I want to create a rule to copy certain files to a new directory from a folder containing all the files.
The filenames for the files I want to copy are listed in a text file (one filename per line).
I've written a small bash script using cat
and xargs
to copy the filenames listed in the text file to the target directory. This script works fine!
How do I tell snakemake that my output should be the target directory + filenames listed in the text file?
Ok, so my initial thought was to create a list inside the snakefile containing all target paths for the files that should be copied.
I made this hot garbage of a mess (also completely new to python):
import glob
all_files = glob.glob("path/to/all/files", recursive = False)
file = open("path/to/file/list_of_files.txt", "r")
file_lines = file.readlines()
path_to_target_dir = "some/path/"
path_lines = [path_to_target_dir + str(x) for x in file_lines]
# for some reason path_lines end with line break after each filename. not good.
# remove line break to yield correct paths + filenames
list_of_correct_paths = []
for element in path_lines:
list_of_correct_paths.append(element.strip())
This yields a list with all paths to where I want to copy the files.
rule cp_files_to_target_dir:
input:
cp_from = expand("path/to/all/files/{id}", id = all_files),
list = "list_of_files.txt",
script = "bash_script.sh"
output:
cp_to = expand("{path}", path = list_of_correct_paths)
shell:
"{input.script}"
However, snakemake states that I'm missing input files for the rule.
I hope my question makes sense. I appreciate any help I can get.
EDIT: this works now
import os
# filenames for all files
files = os.listdir("/path/to/all/files")
# create paths to files of interest from text file
text_file = open("path/to/text_file.txt", "r")
list_files = text_file.read().splitlines()
target_path = "path/to/target/dir"
target_file_paths = [target_path + str(x) for x in list_files]
This yields a list with all paths to where I want to copy the files.
rule cp_files_to_target_dir:
input:
cp_from = expand("path/to/all/files/{id}", id = list_files),
list = "text_file.txt",
script = "bash_script.sh"
output:
cp_to = expand("{path}", path = target_file_paths)
shell:
"{input.script}"
However, snakemake states that I'm missing input files for the rule.
Probably variable cp_from
in rule cp_files_to_target_dir
does not contain the correct paths.

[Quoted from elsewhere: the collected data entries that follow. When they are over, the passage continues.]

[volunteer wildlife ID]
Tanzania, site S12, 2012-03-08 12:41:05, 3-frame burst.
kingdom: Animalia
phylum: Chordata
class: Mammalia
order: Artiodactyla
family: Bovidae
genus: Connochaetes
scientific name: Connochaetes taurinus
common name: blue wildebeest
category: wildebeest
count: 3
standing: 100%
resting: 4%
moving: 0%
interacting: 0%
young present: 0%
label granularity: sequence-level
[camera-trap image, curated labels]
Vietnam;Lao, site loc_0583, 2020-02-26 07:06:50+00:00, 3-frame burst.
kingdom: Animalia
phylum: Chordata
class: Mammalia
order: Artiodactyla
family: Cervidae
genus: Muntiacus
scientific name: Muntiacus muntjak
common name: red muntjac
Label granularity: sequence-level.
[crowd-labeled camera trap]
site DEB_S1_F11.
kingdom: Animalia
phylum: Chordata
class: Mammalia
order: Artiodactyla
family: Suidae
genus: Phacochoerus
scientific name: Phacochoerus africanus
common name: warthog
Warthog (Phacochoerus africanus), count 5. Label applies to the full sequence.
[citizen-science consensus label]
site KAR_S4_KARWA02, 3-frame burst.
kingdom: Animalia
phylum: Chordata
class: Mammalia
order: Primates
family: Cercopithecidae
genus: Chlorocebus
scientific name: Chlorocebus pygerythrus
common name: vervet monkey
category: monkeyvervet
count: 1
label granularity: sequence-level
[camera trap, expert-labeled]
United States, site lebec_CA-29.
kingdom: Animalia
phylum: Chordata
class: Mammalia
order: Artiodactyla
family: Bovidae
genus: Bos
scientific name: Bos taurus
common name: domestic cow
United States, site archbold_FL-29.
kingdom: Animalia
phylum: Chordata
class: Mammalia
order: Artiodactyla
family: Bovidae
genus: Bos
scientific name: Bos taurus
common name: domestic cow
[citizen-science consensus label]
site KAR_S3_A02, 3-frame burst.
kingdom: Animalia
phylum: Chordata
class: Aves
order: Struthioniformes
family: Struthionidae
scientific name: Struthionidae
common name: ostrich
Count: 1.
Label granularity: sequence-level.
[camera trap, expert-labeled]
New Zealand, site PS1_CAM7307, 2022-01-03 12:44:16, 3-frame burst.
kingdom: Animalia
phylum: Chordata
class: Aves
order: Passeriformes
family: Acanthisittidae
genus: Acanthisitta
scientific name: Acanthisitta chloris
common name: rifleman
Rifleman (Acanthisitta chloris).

To debug, I would suggest moving it outside the rule and print it to see what it contains. E.g.
cp_from = expand("path/to/all/files/{id}", id = all_files),
cp_to = expand("{path}", path = list_of_correct_paths)
# To debug:
print(cp_from) # Check these are what you expect
print(cp_to)
rule cp_files_to_target_dir:
input:
cp_from = cp_from,
list = "list_of_files.txt",
script = "bash_script.sh"
output:
cp_to = cp_to,
shell:
"{input.script}"
In general, I think your script could be tidied up a bit but I cannot be more specific without more context.